Write out exactly, and only, the lines below from the line with "Sick little boy" through the line with "Heterosexual loving couple."; pictures do not belong in the copy.

::::

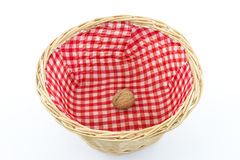 Basket with one single walnut Royalty Free Stock Photos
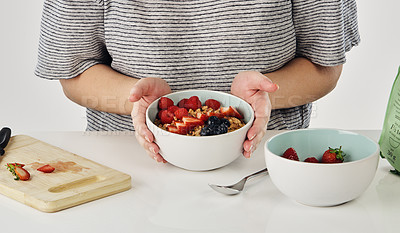 Buy stock photo Cropped shot of an unrecognizable woman preparing a bowl of oats and berries for breakfast in the studio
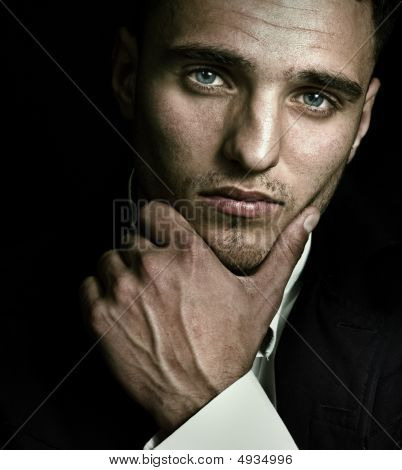 Artistic Portrait Of Handsome Man With Blue Eyes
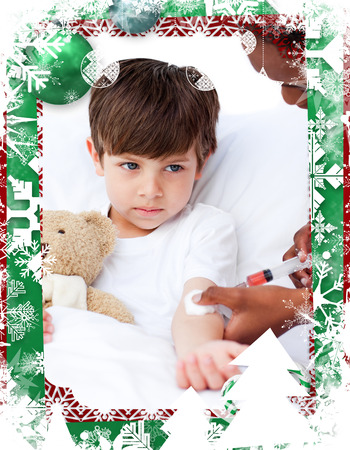 Sick little boy receiving an injection  against christmas themed frame photo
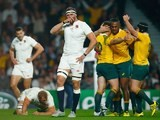 England's Chris Wood reacts after Bernard Foley scores the opening try during the Rugby World Cup match with Australia on October 3, 2015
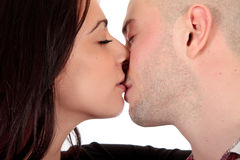 Heterosexual loving couple. Young Caucasian  heterosexual loving couple kissing each other,  Studio, white background Royalty Free Stock Photo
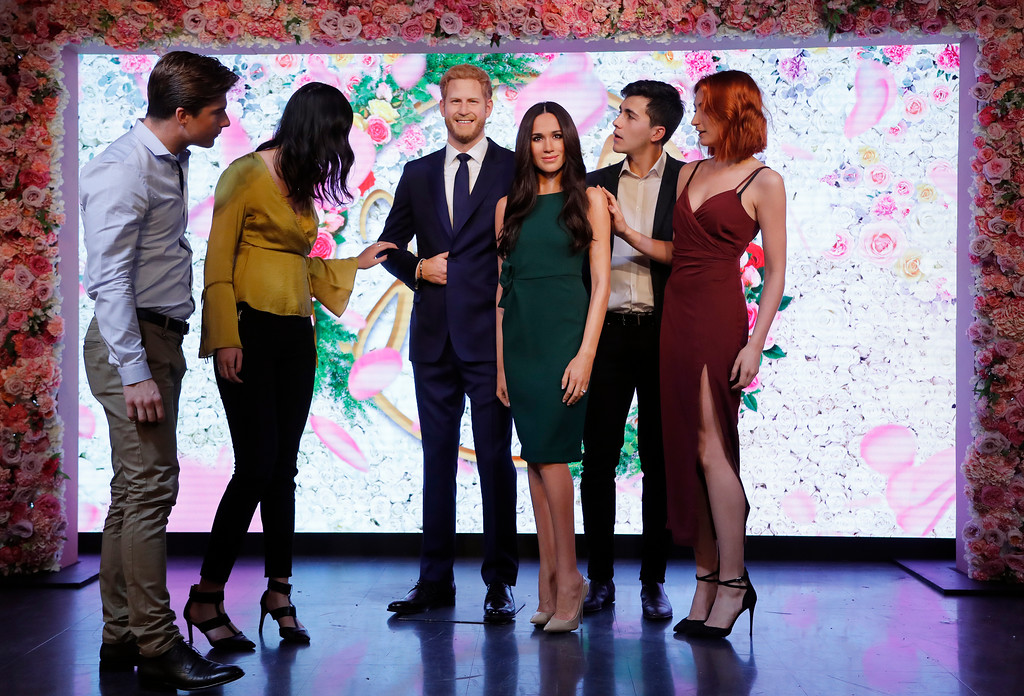 . Visitors look at Britain\'s Prince Harry and his fiancee Meghan Markle who are on display as wax figures at Madame Tussauds in London, Wednesday, May 9, 2018. As the world eyes are on the upcoming royal wedding, Madame Tussauds London unveils Meghan Markle\'s figure, standing alongside a re-styled figure of her groom, Prince Harry. (AP Photo/Frank Augstein)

::::

- **Answer section**
 Sick little boy receiving an injection  against christmas themed frame photo
 England's Chris Wood reacts after Bernard Foley scores the opening try during the Rugby World Cup match with Australia on October 3, 2015
 Heterosexual loving couple. Young Caucasian  heterosexual loving couple kissing each other,  Studio, white background Royalty Free Stock Photo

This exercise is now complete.